Daffi Juliandra, lima tahun sudah dia tinggal di Jakarta, masih betah melajang di usia ke tiga puluh tahun. Sempat beberapa kali menjalin kasih tetapi selalu tidak berujung pada kebahagian, dan semua akan berakhir pada sebuah perpisahan. Banyak hal yang membuat Daffi selalu merasa tidak cocok dengan wanita yang ia pacar. Hingga semua wanita itu lebih memilih pergi meninggalkan Daffi. Ah ralat, bukan mereka yang meninggalkan Daffi, tetapi Daffi sendiri yang lebih memilih pergi.


Hingga saat ini, Daffi menjadi malas untuk berusaha mencari calon istri. Kehidupan nya hanya ia dedikasikan untuk pekerjaan dan pekerjaan. Daffi, pria yang dulu selalu semuanya sendiri , bahkan pernah meninggalkan kuliah demi cita cita nya menjadi seorang disk jokey.

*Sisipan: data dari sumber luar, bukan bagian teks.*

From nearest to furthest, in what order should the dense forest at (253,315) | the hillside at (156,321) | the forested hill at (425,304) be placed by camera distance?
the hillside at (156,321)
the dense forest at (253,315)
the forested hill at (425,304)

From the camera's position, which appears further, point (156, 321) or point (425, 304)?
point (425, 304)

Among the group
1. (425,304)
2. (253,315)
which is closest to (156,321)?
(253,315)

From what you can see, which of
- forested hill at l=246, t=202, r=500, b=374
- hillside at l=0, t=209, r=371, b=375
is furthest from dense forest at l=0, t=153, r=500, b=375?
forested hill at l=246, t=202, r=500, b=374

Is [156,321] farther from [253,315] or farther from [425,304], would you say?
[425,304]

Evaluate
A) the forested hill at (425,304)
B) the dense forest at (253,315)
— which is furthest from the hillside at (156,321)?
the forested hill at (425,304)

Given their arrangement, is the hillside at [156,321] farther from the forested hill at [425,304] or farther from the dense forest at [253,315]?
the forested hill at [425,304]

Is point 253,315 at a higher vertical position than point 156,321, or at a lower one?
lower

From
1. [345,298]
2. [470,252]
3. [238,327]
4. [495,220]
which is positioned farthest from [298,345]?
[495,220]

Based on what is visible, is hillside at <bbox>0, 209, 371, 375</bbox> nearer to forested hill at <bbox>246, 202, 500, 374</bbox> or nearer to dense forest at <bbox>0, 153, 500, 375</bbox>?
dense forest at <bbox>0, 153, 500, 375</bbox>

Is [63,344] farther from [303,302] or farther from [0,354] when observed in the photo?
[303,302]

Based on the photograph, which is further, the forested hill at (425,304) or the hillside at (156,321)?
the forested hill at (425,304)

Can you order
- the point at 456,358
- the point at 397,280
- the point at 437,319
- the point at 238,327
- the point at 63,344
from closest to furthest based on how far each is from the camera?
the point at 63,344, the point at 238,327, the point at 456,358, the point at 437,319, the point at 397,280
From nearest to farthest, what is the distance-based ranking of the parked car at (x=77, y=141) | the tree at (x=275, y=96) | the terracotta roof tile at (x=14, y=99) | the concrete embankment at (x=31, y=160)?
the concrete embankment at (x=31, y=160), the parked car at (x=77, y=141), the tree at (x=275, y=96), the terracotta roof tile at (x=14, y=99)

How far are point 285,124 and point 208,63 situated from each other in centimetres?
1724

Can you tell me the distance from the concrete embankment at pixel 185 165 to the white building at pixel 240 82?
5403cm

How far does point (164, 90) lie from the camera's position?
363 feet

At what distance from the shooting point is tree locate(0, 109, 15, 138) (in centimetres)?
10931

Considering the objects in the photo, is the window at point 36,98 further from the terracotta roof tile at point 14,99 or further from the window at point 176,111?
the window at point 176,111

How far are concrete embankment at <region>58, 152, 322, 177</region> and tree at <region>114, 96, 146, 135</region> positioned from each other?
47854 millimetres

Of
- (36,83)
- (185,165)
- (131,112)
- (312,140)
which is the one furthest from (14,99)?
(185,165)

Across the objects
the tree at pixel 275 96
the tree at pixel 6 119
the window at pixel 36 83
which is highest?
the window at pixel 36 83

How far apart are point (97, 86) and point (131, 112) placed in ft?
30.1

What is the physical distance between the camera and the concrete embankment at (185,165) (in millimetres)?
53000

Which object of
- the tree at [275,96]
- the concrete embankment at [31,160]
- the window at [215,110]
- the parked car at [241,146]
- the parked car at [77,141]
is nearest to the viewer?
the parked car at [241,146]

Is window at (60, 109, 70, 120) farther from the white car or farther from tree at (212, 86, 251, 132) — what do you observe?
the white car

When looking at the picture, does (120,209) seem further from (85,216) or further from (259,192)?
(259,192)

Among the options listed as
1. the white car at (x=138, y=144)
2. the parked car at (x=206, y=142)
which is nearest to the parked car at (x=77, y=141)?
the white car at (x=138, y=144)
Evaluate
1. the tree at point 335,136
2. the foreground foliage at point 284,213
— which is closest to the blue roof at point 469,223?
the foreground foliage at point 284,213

Tapi sekarang lihatlah, bagaimana Daffi yang bertransformasi menjadi seorang eksekutif muda dan gila kerja. Tak lagi menjalani profesi lamanya sebagai seorang disk jokey. Karena kehidupan yang ia jalani sekarang sudah cukup nyaman baginya.

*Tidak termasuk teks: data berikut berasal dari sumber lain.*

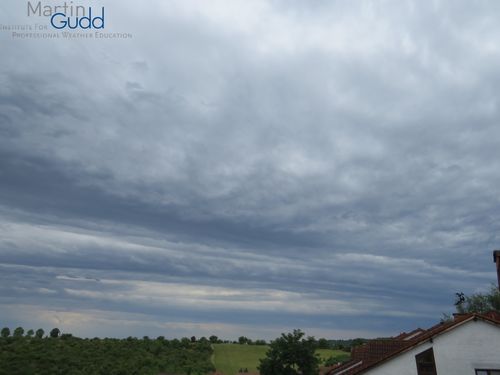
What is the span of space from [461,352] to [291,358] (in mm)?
21820

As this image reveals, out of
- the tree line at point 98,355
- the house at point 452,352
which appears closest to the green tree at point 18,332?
the tree line at point 98,355

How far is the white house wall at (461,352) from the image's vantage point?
29375 millimetres

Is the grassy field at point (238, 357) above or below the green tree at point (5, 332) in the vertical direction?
below

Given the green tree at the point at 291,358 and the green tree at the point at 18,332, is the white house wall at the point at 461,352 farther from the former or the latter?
the green tree at the point at 18,332

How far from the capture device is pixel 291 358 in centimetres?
4800

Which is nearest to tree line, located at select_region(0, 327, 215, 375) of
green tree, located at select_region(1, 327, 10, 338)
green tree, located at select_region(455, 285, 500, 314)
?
green tree, located at select_region(1, 327, 10, 338)

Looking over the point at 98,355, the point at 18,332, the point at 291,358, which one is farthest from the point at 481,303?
the point at 18,332

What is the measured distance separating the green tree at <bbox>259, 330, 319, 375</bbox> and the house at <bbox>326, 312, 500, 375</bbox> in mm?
17254

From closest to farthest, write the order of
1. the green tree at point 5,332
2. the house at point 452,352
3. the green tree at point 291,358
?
the house at point 452,352, the green tree at point 291,358, the green tree at point 5,332

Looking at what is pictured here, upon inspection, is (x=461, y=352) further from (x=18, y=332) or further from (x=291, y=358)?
(x=18, y=332)

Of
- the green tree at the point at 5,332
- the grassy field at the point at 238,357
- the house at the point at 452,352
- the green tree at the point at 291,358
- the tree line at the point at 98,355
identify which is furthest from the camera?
the green tree at the point at 5,332

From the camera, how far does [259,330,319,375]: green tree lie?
47844mm

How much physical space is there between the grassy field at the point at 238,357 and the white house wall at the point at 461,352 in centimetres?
7385

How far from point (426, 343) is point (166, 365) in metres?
117
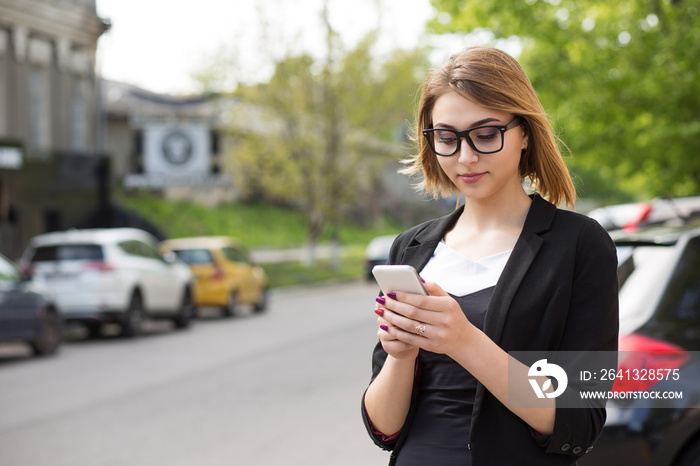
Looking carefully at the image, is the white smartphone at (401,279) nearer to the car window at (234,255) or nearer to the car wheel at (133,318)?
the car wheel at (133,318)

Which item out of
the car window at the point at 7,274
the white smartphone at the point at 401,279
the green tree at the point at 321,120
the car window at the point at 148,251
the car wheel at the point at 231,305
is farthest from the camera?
the green tree at the point at 321,120

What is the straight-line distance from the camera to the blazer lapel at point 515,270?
2.16 m

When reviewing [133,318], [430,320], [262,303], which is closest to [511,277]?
[430,320]

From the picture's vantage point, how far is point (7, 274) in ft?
43.1

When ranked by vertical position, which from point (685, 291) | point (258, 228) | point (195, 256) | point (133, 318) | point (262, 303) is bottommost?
point (258, 228)

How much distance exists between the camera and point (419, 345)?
206 centimetres

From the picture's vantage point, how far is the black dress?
2.21 m

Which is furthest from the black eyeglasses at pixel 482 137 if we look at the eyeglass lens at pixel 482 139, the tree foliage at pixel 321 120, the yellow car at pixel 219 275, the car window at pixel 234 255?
the tree foliage at pixel 321 120

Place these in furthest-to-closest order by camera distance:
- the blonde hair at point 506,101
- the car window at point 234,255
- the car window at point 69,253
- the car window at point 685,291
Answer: the car window at point 234,255, the car window at point 69,253, the car window at point 685,291, the blonde hair at point 506,101

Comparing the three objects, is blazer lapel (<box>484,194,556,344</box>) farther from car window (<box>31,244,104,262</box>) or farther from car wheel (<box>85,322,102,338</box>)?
car wheel (<box>85,322,102,338</box>)

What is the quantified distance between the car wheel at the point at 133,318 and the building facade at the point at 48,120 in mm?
10159

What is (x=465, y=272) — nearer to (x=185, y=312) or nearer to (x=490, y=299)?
(x=490, y=299)

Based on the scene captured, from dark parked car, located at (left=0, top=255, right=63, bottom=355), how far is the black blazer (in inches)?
455

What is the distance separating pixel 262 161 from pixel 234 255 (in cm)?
1449
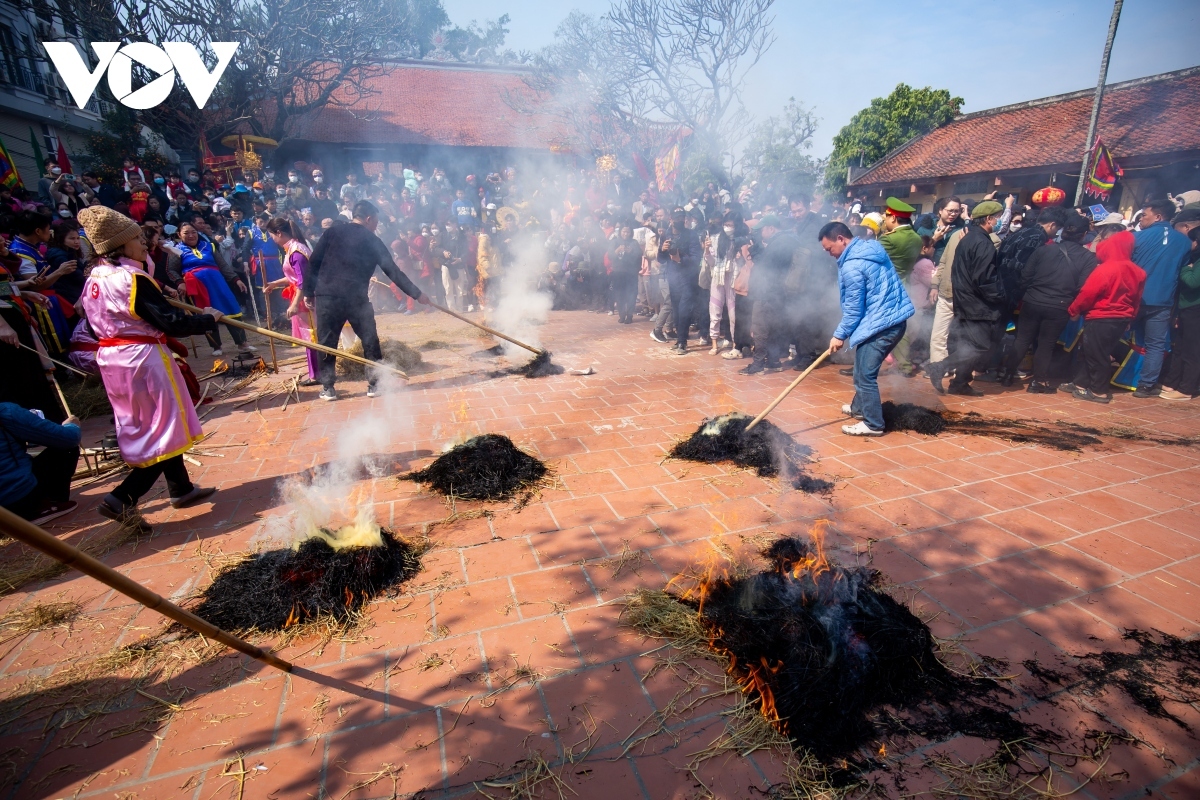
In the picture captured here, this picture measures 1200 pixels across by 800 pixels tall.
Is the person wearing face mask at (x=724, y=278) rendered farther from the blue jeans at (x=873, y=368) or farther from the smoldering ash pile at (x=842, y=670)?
the smoldering ash pile at (x=842, y=670)

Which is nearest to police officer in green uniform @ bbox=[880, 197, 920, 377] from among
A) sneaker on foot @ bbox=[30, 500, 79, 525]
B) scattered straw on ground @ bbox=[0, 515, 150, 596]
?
scattered straw on ground @ bbox=[0, 515, 150, 596]

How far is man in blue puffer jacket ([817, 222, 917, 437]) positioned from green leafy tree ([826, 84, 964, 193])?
97.4ft

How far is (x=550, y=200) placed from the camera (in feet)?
59.1

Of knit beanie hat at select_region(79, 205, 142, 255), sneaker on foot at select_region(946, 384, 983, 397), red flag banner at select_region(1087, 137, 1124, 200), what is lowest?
sneaker on foot at select_region(946, 384, 983, 397)

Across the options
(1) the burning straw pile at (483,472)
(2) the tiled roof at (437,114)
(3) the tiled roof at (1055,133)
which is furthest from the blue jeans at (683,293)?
(2) the tiled roof at (437,114)

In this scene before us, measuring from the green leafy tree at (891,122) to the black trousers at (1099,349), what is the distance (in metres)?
27.9

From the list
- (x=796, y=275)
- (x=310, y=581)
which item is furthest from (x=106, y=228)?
(x=796, y=275)

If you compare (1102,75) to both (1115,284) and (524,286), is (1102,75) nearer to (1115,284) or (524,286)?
(1115,284)

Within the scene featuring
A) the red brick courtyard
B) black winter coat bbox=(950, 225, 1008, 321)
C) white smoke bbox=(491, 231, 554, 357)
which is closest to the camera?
the red brick courtyard

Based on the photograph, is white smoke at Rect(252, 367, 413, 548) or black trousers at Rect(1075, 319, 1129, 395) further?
black trousers at Rect(1075, 319, 1129, 395)

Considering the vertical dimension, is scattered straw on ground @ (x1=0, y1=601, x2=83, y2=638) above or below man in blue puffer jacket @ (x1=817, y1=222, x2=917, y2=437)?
below

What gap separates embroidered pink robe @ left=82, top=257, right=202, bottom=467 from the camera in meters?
3.75

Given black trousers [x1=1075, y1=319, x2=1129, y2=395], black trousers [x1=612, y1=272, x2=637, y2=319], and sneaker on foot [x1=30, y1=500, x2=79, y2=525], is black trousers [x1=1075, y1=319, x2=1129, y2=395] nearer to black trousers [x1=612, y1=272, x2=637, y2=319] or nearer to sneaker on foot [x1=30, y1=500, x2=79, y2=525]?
black trousers [x1=612, y1=272, x2=637, y2=319]

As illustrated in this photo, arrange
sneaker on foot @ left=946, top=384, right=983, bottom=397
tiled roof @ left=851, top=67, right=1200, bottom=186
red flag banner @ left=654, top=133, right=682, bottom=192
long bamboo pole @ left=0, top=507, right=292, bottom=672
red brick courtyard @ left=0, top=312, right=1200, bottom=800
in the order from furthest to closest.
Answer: red flag banner @ left=654, top=133, right=682, bottom=192, tiled roof @ left=851, top=67, right=1200, bottom=186, sneaker on foot @ left=946, top=384, right=983, bottom=397, red brick courtyard @ left=0, top=312, right=1200, bottom=800, long bamboo pole @ left=0, top=507, right=292, bottom=672
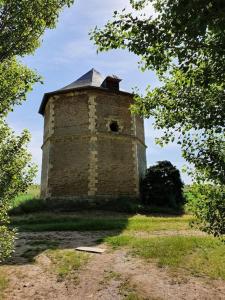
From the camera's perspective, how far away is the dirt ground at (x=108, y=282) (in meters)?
9.30

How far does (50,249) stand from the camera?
1311 cm

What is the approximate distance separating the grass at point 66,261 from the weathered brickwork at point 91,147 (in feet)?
36.8

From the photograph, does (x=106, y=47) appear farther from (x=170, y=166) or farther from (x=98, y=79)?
(x=98, y=79)

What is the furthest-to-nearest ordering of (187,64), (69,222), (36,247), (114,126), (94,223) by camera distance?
1. (114,126)
2. (69,222)
3. (94,223)
4. (36,247)
5. (187,64)

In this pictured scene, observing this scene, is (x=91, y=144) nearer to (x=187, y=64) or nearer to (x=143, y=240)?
(x=143, y=240)

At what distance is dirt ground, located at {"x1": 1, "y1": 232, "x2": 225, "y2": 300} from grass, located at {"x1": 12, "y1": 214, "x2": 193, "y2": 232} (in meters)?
4.98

Daffi meletakkan ponsel di atas meja kerjanya. Dirga, sahabat sekaligus pengelola night club dimana dulu ia pernah bekerja sebagai seorang disk jokey di daerah Surabaya, baru saja menelpon nya. Hubungan nya dengan Dirga masih terjalin cukup baik, sekalipun Daffi sudah menetap di Jakarta. Mereka masih sering bertelpon hanya untuk sekedar berkirim kabar.


Seperti kali ini, Dirga memberi kabar padanya jika Mila, yang tak lain adalah istri Dirga sedang berada di Jakarta. Sehingga dia bisa menemui istri sahabatnya itu hanya untuk melepas rasa rindu. Mereka sudah seperti keluarga. Terlebih mengenai hubungan masa lalunya bersama Nathalie yang merupakan saudara perempuan Mila.


Daffi menyandarkan punggung di kursi kerjanya. Memejamkan mata sembari memijit pelan pelipisnya. Mengingat Nath hanya membuatnya sakit kepala. Bagaimana tidak, jika selama kurun waktu tujuh tahun ini, Nath telah berhasil menjungkir balik kan hatinya.


Daffi sadar jika Nath melakukan penolakan kepadanya. Semua bentuk tanggung jawabnya tak dihiraukan oleh Nath. tapi yang masih mengganjal di hati  Daffi adalah alasan penolakan Nath padanya. Iya memang Daffi telah melakukan kesalahan besar pada perempuan itu. Kesalahan satu malam yang berakibat fatal. Bahkan penyesalan yang Daffi rasakan tak pernah bisa Daffi enyahkan . Ini sudah tujuh tahun berlalu , akan tetapi bayang bayang masa lalu nya bersama Nath masih saja menghantui hidupnya.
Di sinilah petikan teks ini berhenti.